10. The method of claim 9, wherein the constructing (S101)
comprising: collecting documents to which comments are attached
(S201); extracting comments from the collected documents (S202);
searching the extracted comments for emotional words (S203);
finding out which of impression classes in the impression
classification table each of the found emotional words of the
content belongs to (S204); checking corresponding items in the
impression score tables or assigning scores to them (S205); and
storing information about the content and the corresponding
impression score table into the search database (S206).
11. A system for searching information of collective emotion based
on comments about content, comprising a main server, where the main
server comprises: a database, for an impression classification
table, to store an impression classification table in which names
of impression classes and emotional words corresponding thereto
have been classified; a search database to store information about
content and the impression score tables thereof; a document
collecting module to collect documents which are necessary to
construct the search database; a comment extracting module to
separate and extract comments from the collected documents; an
emotional-word finding module to separate and extract emotional
word(s) from comments about content or a search query including
emotional word(s); an impression-class looking-up module to find
out which of impression classes in an impression classification
table the extracted emotional word(s) belongs to; an
impression-item checking module to check an item, which matches the
emotional word(s), in each impression score table of content or
assign a score to the item, and to examine whether an item, which
matches the class, in each impression score table of content is
checked or a score is assigned to the item; a database storing
module to store information about content and the impression score
tables thereof into the search database; a data transferring module
to receive a search query from a user that entered it into a
terminal of a client; a content finding module to find content
relevant to non-emotional word(s) included in the search query m
the search database; a rank adjusting module to adjust a ranking
result according to the checked/unchecked" value or the score of
the matched item in each impression score table of the found
content; and a result handling module to make the user's terminal
display the adjusted search results.
12. The method of claim 10, wherein the checked value or the
assigned score is dependent on other users' recommending or
dissenting from the comments or users' rating content, not
text-based comments.
13. The method of claim 10, wherein the checked value or the
assigned score is dependent on the number of class-specific
emotional words the number of comments having class-specific
emotional words or the number of users who posted comments
containing class-specific emotional words, in the comments.

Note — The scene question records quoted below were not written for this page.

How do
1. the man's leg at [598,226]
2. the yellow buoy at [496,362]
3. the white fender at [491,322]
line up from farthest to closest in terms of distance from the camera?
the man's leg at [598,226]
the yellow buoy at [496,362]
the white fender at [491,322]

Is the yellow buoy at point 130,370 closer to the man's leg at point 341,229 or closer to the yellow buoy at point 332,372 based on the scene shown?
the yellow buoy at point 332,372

14. The method of claim 10, wherein authority, reputation or
reliability of a user who posted the comment influences the
checking or the assigning.
Description
TECHNICAL FIELD
[0001] The present invention relates to information search method
and system using a computer or telecommunications networks. More
particularly, it relates to information search method and system
that provide a list of content, which is sorted by a proper
ranking, corresponding to a search query including an emotional
word.
BACKGROUND ART
[0002] When a user enters a search query including an emotional
word (e.g., "beautiful sea photo") into an Internet search engine,
current search engines have not been able to provide a high-quality
search result, which is sorted by a proper ranking, corresponding
to the query. For that reason, the search service administrators
have decided the ranking result subjectively, or the search engine
has merely provided content with text information (e.g., an image
file name) that matches the emotional word included in the query.
The above conventional method has been very inefficient in that a
few service administrators should manually edit search results from
a great amount of content that is increasing quickly on the
Internet. In addition, there has been a problem that such search
results have low objectivity and reliability because they are
decided subjectively by the few service administrators.
[0003] In the conventional art, when a search query including an
emotional word is issued, the ranking result has been determined
usually on the basis of information about documents containing
images. In other words, the image file name, an anchor text to link
the image file or information/title/text of a web site where the
image is stored has been used. However, there has been a problem
that the image file name, etc. do not frequently describe the image
properly.
[0004] On the other hand, there has been a trial that emotional
information is extracted from bits to form the content of an image
or video itself; a database of the extracted information is used
for a search engine. However, this method has been doubtful to
search for content relevant to a query representing complicated,
delicate and esoteric emotion of human. Besides, the method has
been too expensive to be practically used.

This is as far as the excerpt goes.